Liverpool went from an eighth-place finish in 2016 to title winners in 2020, and conquered Europe in 2019. Gordon was pictured alongside Klopp, posing with the Champions League trophy, when flying back to John Lennon Airport. The bond was very real.

They had big wins in the transfer market, such as selling Philippe Coutinho to Barcelona for a total package of £142million ($180m by today’s rates) in 2018. It was a sum then used to buy Virgil Van Dijk and Alisson, arguably two of the most transformative signings in the club’s modern history.

Things have never quite been the same for Gordon, though, since Edwards officially stepped down from his role at the end of the 2021-22 season.

Julian Ward, considered the natural heir to Edwards, walked away after just one season in the role of sporting director, leaving Liverpool to appoint Jorg Schmadtke as a replacement on a short-term deal last summer. Schmadtke’s exit at the end of this month was confirmed on the same day Liverpool announced Klopp’s summer exit, presenting Gordon – and FSG – with two enormous voids to fill before the 2024-25 campaign. It is said Gordon speaks almost daily to Liverpool’s manager, sporting director and chief executive yet two of those are departing.

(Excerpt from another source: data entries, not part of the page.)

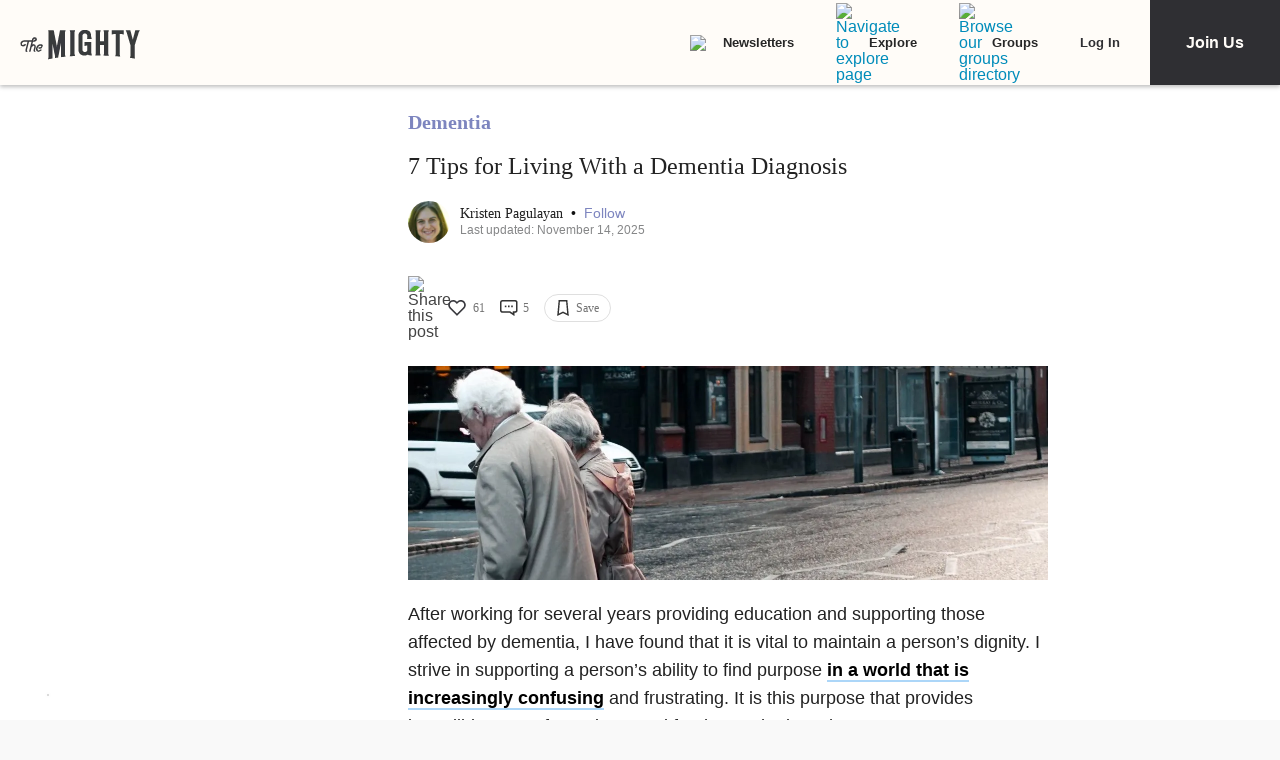

--- FILE ---
content_type: application/javascript; charset=utf-8
request_url: https://fundingchoicesmessages.google.com/f/AGSKWxUZ6ojt1Co5wGgn-Oioi36ZCoMC4zpDR-rxmatR_pYkJ4zo32ngQxxz14lZR7ArQn9D-6mkylse8CzaFJVsKBW5KH3ECsE2NF5VWJoAO2gZPZg5F_VxLlWVBZPNMft5AIjwfNYcHscubiq5DNt76K9hx0A5sqgRerYFk_kcOvr7dpLjw8f5cYtqaEKd/_/welcomead./xnxx-ads./ad-creatives-/ad_option_/adnext.
body_size: -1292
content:
window['3a11c219-2b9c-43bb-bdc9-3840a373809b'] = true;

That Gordon remains in his post has not always been taken for granted. As recently as November 2022, in the wake of FSG stating its willingness to sell some or all of its shareholding in the club, it was suggested Gordon would be “taking a step back” from his role, passing many of his day-to-day duties on to Hogan.

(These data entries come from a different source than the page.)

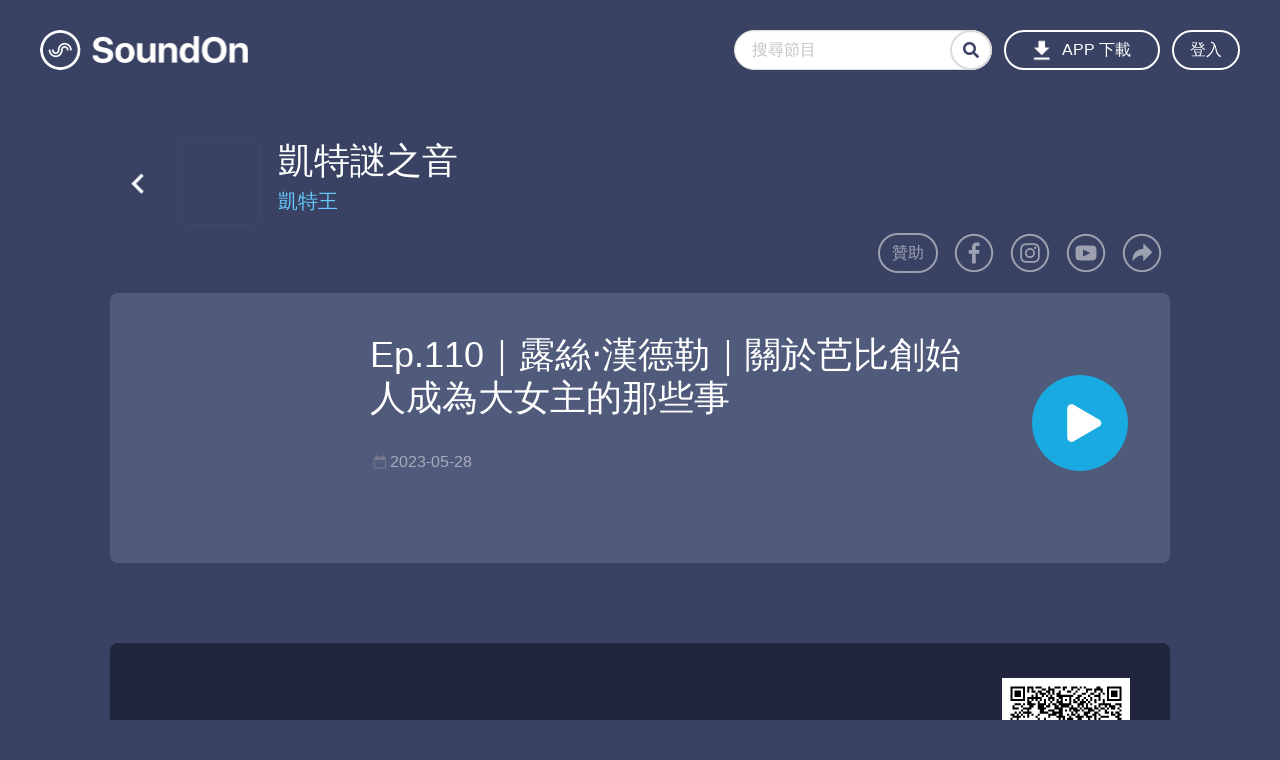

--- FILE ---
content_type: image/svg+xml
request_url: https://player.soundon.fm/static/media/icon_youtube.53991cc8.svg
body_size: -133
content:
<svg xmlns="http://www.w3.org/2000/svg" viewBox="0 0 100 100" fill="#fff">
  <path d="M50 98a48 48 0 1148-48 48 48 0 01-48 48zm0-91a43 43 0 1043 43A43 43 0 0050 7z"/>
  <path d="M66.7 31.6c-7.9-.5-25.5-.5-33.4 0-8.5.6-9.6 4.7-9.6 18.4s1 17.8 9.6 18.4c7.9.5 25.5.5 33.4 0 8.6-.6 9.6-4.8 9.6-18.4s-1-17.8-9.6-18.4zM42.5 58.8V41.2L61 50z"/>
</svg>


--- FILE ---
content_type: image/svg+xml
request_url: https://player.soundon.fm/static/media/icon_ig.d18f73b2.svg
body_size: 42
content:
<svg xmlns="http://www.w3.org/2000/svg" viewBox="0 0 100 100" fill="#fff">
  <path d="M50 98a48 48 0 1148-48 48 48 0 01-48 48zm0-91a43 43 0 1043 43A43 43 0 0050 7z"/>
  <path d="M50 30l9.9.1c6.6.3 9.7 3.5 10 10l.1 10-.1 9.8c-.3 6.6-3.4 9.7-10 10L50 70h-9.9c-6.6-.4-9.7-3.6-10-10L30 50l.1-9.9c.3-6.6 3.4-9.7 10-10L50 30zm0-4.4l-10 .1C31 26.1 26 31 25.6 40c-.1 2.6-.2 3.5-.2 10.1s0 7.5.2 10C26 69 31 74 39.9 74.4c2.6.1 3.5.2 10.1.2s7.5 0 10-.2c9-.4 14-5.3 14.3-14.2.1-2.6.2-3.5.2-10.1s0-7.5-.2-10C74 31 69 26 60.1 25.6c-2.6-.1-3.5-.2-10.1-.2zm0 11.9A12.6 12.6 0 1062.6 50 12.6 12.6 0 0050 37.4zm0 20.7a8.2 8.2 0 118.2-8.2 8.2 8.2 0 01-8.2 8.1zM63 34a3 3 0 103 3 3 3 0 00-3-3z"/>
</svg>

A U-turn on those plans to sell brought Gordon back into the fold and last March it was confirmed he remained “fully committed” to Liverpool.

“He did take time off for a while this winter, but is a long way off from retirement,” Henry told the Liverpool Echo newspaper last March.

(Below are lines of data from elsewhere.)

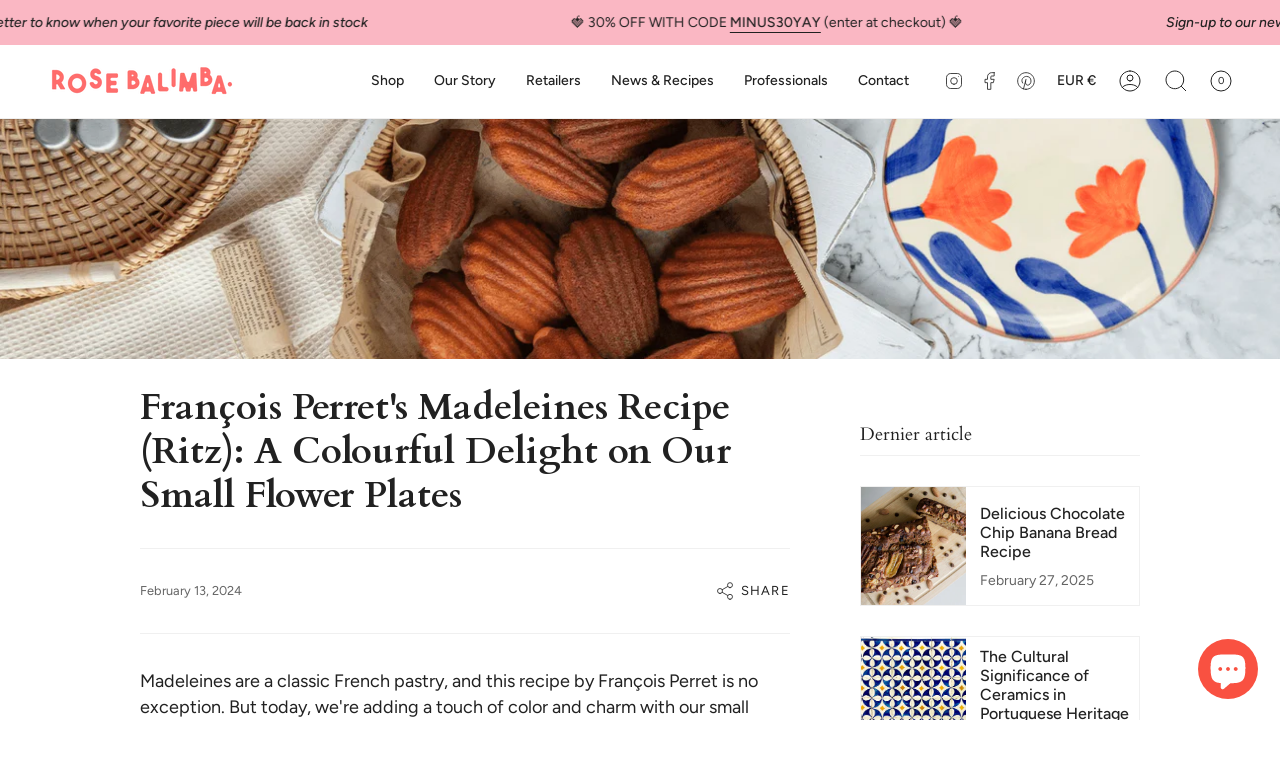

--- FILE ---
content_type: text/css
request_url: https://www.rosebalimba.com/cdn/shop/t/14/assets/font-settings.css?v=137468483622287790541759342781
body_size: 397
content:
@font-face{font-family:Cardo;font-weight:400;font-style:normal;font-display:swap;src:url(//www.rosebalimba.com/cdn/fonts/cardo/cardo_n4.8d7bdd0369840597cbb62dc8a447619701d8d34a.woff2?h1=cm9zZWJhbGltYmEuY29t&h2=cm9zZS1iYWxpbWJhLmFjY291bnQubXlzaG9waWZ5LmNvbQ&h3=YWNjb3VudC5yb3NlYmFsaW1iYS5jb20&hmac=3fb5ca5e46abde7c125d68a3d1d220f1c7b0766a51892cc555348e78c8d4c880) format("woff2"),url(//www.rosebalimba.com/cdn/fonts/cardo/cardo_n4.23b63d1eff80cb5da813c4cccb6427058253ce24.woff?h1=cm9zZWJhbGltYmEuY29t&h2=cm9zZS1iYWxpbWJhLmFjY291bnQubXlzaG9waWZ5LmNvbQ&h3=YWNjb3VudC5yb3NlYmFsaW1iYS5jb20&hmac=ad940a8efdcbb6e206a966b68bb8a4399f5eb4a2731927c6280df5d90837947b) format("woff")}@font-face{font-family:Figtree;font-weight:400;font-style:normal;font-display:swap;src:url(//www.rosebalimba.com/cdn/fonts/figtree/figtree_n4.3c0838aba1701047e60be6a99a1b0a40ce9b8419.woff2?h1=cm9zZWJhbGltYmEuY29t&h2=cm9zZS1iYWxpbWJhLmFjY291bnQubXlzaG9waWZ5LmNvbQ&h3=YWNjb3VudC5yb3NlYmFsaW1iYS5jb20&hmac=00b6e040fea0fe4ddf1394a9a9d499e458da0302b04bb19b41bf3784d8307b2a) format("woff2"),url(//www.rosebalimba.com/cdn/fonts/figtree/figtree_n4.c0575d1db21fc3821f17fd6617d3dee552312137.woff?h1=cm9zZWJhbGltYmEuY29t&h2=cm9zZS1iYWxpbWJhLmFjY291bnQubXlzaG9waWZ5LmNvbQ&h3=YWNjb3VudC5yb3NlYmFsaW1iYS5jb20&hmac=6477570cb4a40af1261727c2ab51461e2d38237ea6d12f527762d333e1f30c8c) format("woff")}@font-face{font-family:Figtree;font-weight:400;font-style:normal;font-display:swap;src:url(//www.rosebalimba.com/cdn/fonts/figtree/figtree_n4.3c0838aba1701047e60be6a99a1b0a40ce9b8419.woff2?h1=cm9zZWJhbGltYmEuY29t&h2=cm9zZS1iYWxpbWJhLmFjY291bnQubXlzaG9waWZ5LmNvbQ&h3=YWNjb3VudC5yb3NlYmFsaW1iYS5jb20&hmac=00b6e040fea0fe4ddf1394a9a9d499e458da0302b04bb19b41bf3784d8307b2a) format("woff2"),url(//www.rosebalimba.com/cdn/fonts/figtree/figtree_n4.c0575d1db21fc3821f17fd6617d3dee552312137.woff?h1=cm9zZWJhbGltYmEuY29t&h2=cm9zZS1iYWxpbWJhLmFjY291bnQubXlzaG9waWZ5LmNvbQ&h3=YWNjb3VudC5yb3NlYmFsaW1iYS5jb20&hmac=6477570cb4a40af1261727c2ab51461e2d38237ea6d12f527762d333e1f30c8c) format("woff")}@font-face{font-family:Cardo;font-weight:700;font-style:normal;font-display:swap;src:url(//www.rosebalimba.com/cdn/fonts/cardo/cardo_n7.d1764502b55968f897125797ed59f6abd5dc8593.woff2?h1=cm9zZWJhbGltYmEuY29t&h2=cm9zZS1iYWxpbWJhLmFjY291bnQubXlzaG9waWZ5LmNvbQ&h3=YWNjb3VudC5yb3NlYmFsaW1iYS5jb20&hmac=e7693adb324cd2408a2aed7a3e93e0a7794e9a6dba384e6dc1de3c04cd42df7b) format("woff2"),url(//www.rosebalimba.com/cdn/fonts/cardo/cardo_n7.b5d64d4147ade913d679fed9918dc44cbe8121d2.woff?h1=cm9zZWJhbGltYmEuY29t&h2=cm9zZS1iYWxpbWJhLmFjY291bnQubXlzaG9waWZ5LmNvbQ&h3=YWNjb3VudC5yb3NlYmFsaW1iYS5jb20&hmac=9e55a643cd6b3109ee2217724039c8bb6ec8caf3f36c1c48ad5cd3e7ccc4b03a) format("woff")}@font-face{font-family:Figtree;font-weight:500;font-style:normal;font-display:swap;src:url(//www.rosebalimba.com/cdn/fonts/figtree/figtree_n5.3b6b7df38aa5986536945796e1f947445832047c.woff2?h1=cm9zZWJhbGltYmEuY29t&h2=cm9zZS1iYWxpbWJhLmFjY291bnQubXlzaG9waWZ5LmNvbQ&h3=YWNjb3VudC5yb3NlYmFsaW1iYS5jb20&hmac=b83a98ca9e666d2f1df3cd9592978341d0d7dcc782cab93bbbff62ee1afdea11) format("woff2"),url(//www.rosebalimba.com/cdn/fonts/figtree/figtree_n5.f26bf6dcae278b0ed902605f6605fa3338e81dab.woff?h1=cm9zZWJhbGltYmEuY29t&h2=cm9zZS1iYWxpbWJhLmFjY291bnQubXlzaG9waWZ5LmNvbQ&h3=YWNjb3VudC5yb3NlYmFsaW1iYS5jb20&hmac=cbac62dae71df0555041b0432962b5a4a417b6eba15f03987fe1c44c71c6f2f4) format("woff")}@font-face{font-family:Figtree;font-weight:400;font-style:italic;font-display:swap;src:url(//www.rosebalimba.com/cdn/fonts/figtree/figtree_i4.89f7a4275c064845c304a4cf8a4a586060656db2.woff2?h1=cm9zZWJhbGltYmEuY29t&h2=cm9zZS1iYWxpbWJhLmFjY291bnQubXlzaG9waWZ5LmNvbQ&h3=YWNjb3VudC5yb3NlYmFsaW1iYS5jb20&hmac=8ccea6af7ac159ce4d07723dda1a2050e6e5f03de58b17e84da8da178a25c124) format("woff2"),url(//www.rosebalimba.com/cdn/fonts/figtree/figtree_i4.6f955aaaafc55a22ffc1f32ecf3756859a5ad3e2.woff?h1=cm9zZWJhbGltYmEuY29t&h2=cm9zZS1iYWxpbWJhLmFjY291bnQubXlzaG9waWZ5LmNvbQ&h3=YWNjb3VudC5yb3NlYmFsaW1iYS5jb20&hmac=6677795b6a88ddb156a3af60f68dfe49827c257c897be424526ea075d18c34b5) format("woff")}@font-face{font-family:Figtree;font-weight:500;font-style:italic;font-display:swap;src:url(//www.rosebalimba.com/cdn/fonts/figtree/figtree_i5.969396f679a62854cf82dbf67acc5721e41351f0.woff2?h1=cm9zZWJhbGltYmEuY29t&h2=cm9zZS1iYWxpbWJhLmFjY291bnQubXlzaG9waWZ5LmNvbQ&h3=YWNjb3VudC5yb3NlYmFsaW1iYS5jb20&hmac=4da4833637e14a5f993b17f91fe30a8a7b7003224f267d3d85d47c35a098321b) format("woff2"),url(//www.rosebalimba.com/cdn/fonts/figtree/figtree_i5.93bc1cad6c73ca9815f9777c49176dfc9d2890dd.woff?h1=cm9zZWJhbGltYmEuY29t&h2=cm9zZS1iYWxpbWJhLmFjY291bnQubXlzaG9waWZ5LmNvbQ&h3=YWNjb3VudC5yb3NlYmFsaW1iYS5jb20&hmac=629c490e874911a9dea9fb26ad178bbb5166d86219fce1f0506d279c37b1ca68) format("woff")}
/*# sourceMappingURL=/cdn/shop/t/14/assets/font-settings.css.map?v=137468483622287790541759342781 */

Ten months on, Gordon has to navigate Liverpool through six months of turbulence.

The priority will be a long-term solution to the sporting director headache that has seen Edwards, Ward and Schmadtke leave within two years. Klopp’s long goodbye at least affords time to work on his replacement.


Jorg Schmadtke will also need to be replaced at Liverpool (Lars Baron/Getty Images)

The process will not change. As FSG have shown with its appointment of managers with the Boston Red Sox, including the World Series winners Terry Francona and Alex Cora, experience will not be the greatest consideration. Data will be used to pick out managerial strengths and potential, with support coming from Liverpool’s director of research and Harvard University graduate Will Spearman. It is here, in the numbers, where Gordon thrives.

That is not to conclude his approaches are binary. The character of Klopp’s successor will play its part, with Gordon acutely aware that Liverpool need a manager capable of carrying an enormous weight of expectation. There will also need to be an acceptance of Liverpool’s – and FSG’s – methods, placing faith in youth when unable to match the Premier League’s biggest spenders.

FSG’s model, however, has ultimately worked because of Klopp. Liverpool’s net spend in the transfer market since his arrival has been in the region of £360million, or £40m for every season he has spent at Anfield. Klopp’s skill and the stability he delivered masked that frugality in a period that saw Manchester United rack up a net spend of £960m without winning nearly as much. Manchester City and Chelsea, too, have committed more than £800m each in their pursuit of silverware during Klopp’s reign.

The closer comparison for net spending over the last nine years is West Ham United, a club that has not finished higher than sixth since the turn of the century.

Liverpool’s spending power is likely to increase now that the expanded Anfield Road Stand, which is due to open soon, will offer the stadium its biggest capacity for more than 60 years, at around 61,000. A probable return to the Champions League next season will also boost resources.

Gordon called it “business as usual” when Klopp was confirming his impending exit last week but the reality is very different. Few roles at the top of the English game face a more daunting set of challenges.

Liverpool have vacancies for their biggest roles and it is Gordon tasked with finding suitable replacements. The club’s prospects depend on it.